‘Eu dizia não tem pessoa presa inocente, até acontecer comigo’, diz jovem em busca de reparação

    Vitor Oliveira Soares foi preso por roubos que nunca cometeu, com base no reconhecimento de uma única pessoa. Ele e três amigos estavam a quilômetros das ocorrências e não estavam com qualquer objeto roubado

    Vitor Oliveira Soares, hoje com 25 anos, passou um ano e cinco meses preso por crimes que não cometeu, com base no reconhecimento irregular feito por uma única pessoa | Foto: Daniel Arroyo/Ponte Jornalismo

    Naquele início de 2019, o então estudante Vitor Oliveira Soares sentia-se empolgado com o rumo da vida, apesar do cansaço com a rotina puxada. Aos 19 anos, ele trabalhava como auxiliar administrativo de dia e cursava sistemas de informação na faculdade à noite, enquanto buscava um estágio na área de TI, que tem salários atrativos.

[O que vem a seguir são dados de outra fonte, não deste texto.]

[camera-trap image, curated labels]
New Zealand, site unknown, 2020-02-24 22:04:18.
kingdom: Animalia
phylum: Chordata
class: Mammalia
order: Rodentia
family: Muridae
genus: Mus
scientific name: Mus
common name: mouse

    No dia 7 de março de 2019, ao chegar da faculdade às 22h33, deixou a mochila em casa, na comunidade Beira Rio, zona sul de São Paulo, e foi encontrar três amigos na rua em que todos eles moravam. Sentaram-se em frente à casa de um deles para bater papo. Começava ali, inesperadamente, um calvário que mudaria tudo na história do jovem: em poucas horas, os quatro seriam detidos no local por assaltos que nunca cometeram — um erro que a Justiça demorou quase dois anos e meio para reconhecer.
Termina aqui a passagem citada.